>>>>>

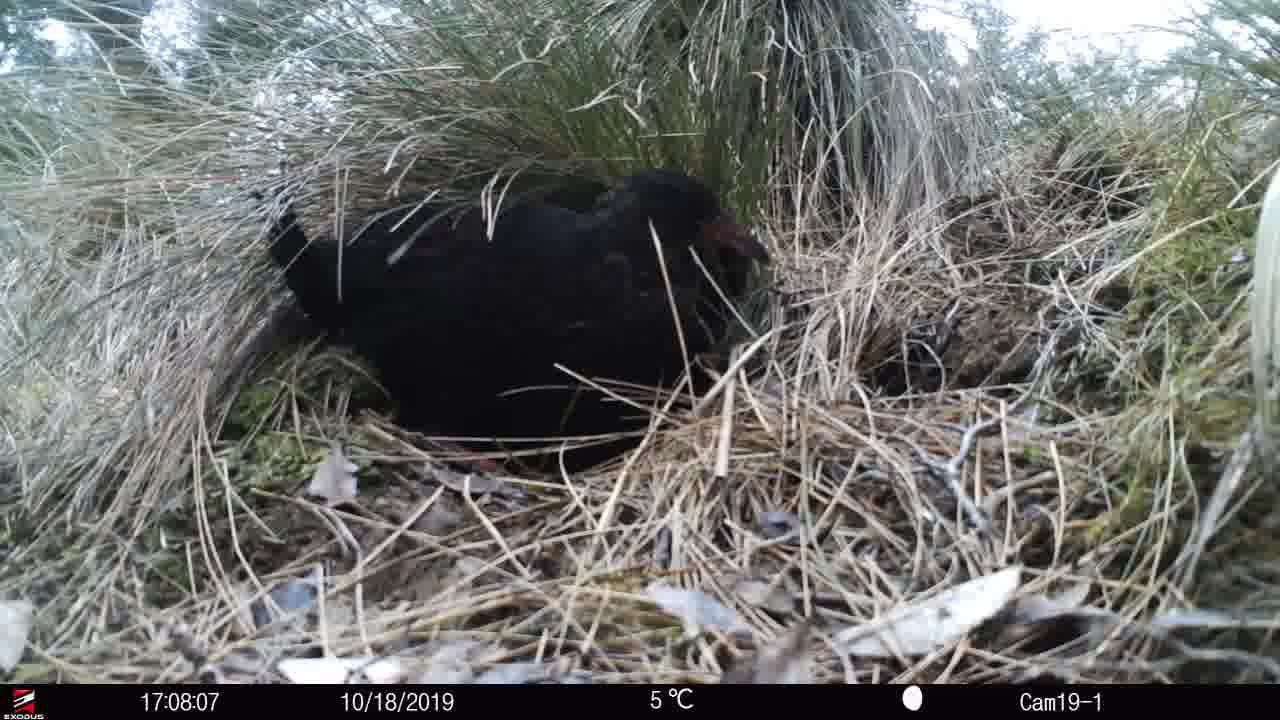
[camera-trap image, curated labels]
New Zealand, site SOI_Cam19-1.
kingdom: Animalia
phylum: Chordata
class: Aves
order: Gruiformes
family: Rallidae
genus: Gallirallus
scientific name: Gallirallus australis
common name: weka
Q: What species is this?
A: Weka (Gallirallus australis).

<<<<<

Return the material in full and unaltered, minus its pictures.

[camera-trap image, curated labels]
New Zealand, site SOI_Cam19-1.
kingdom: Animalia
phylum: Chordata
class: Aves
order: Gruiformes
family: Rallidae
genus: Gallirallus
scientific name: Gallirallus australis
common name: weka
Q: What species is this?
A: Weka (Gallirallus australis).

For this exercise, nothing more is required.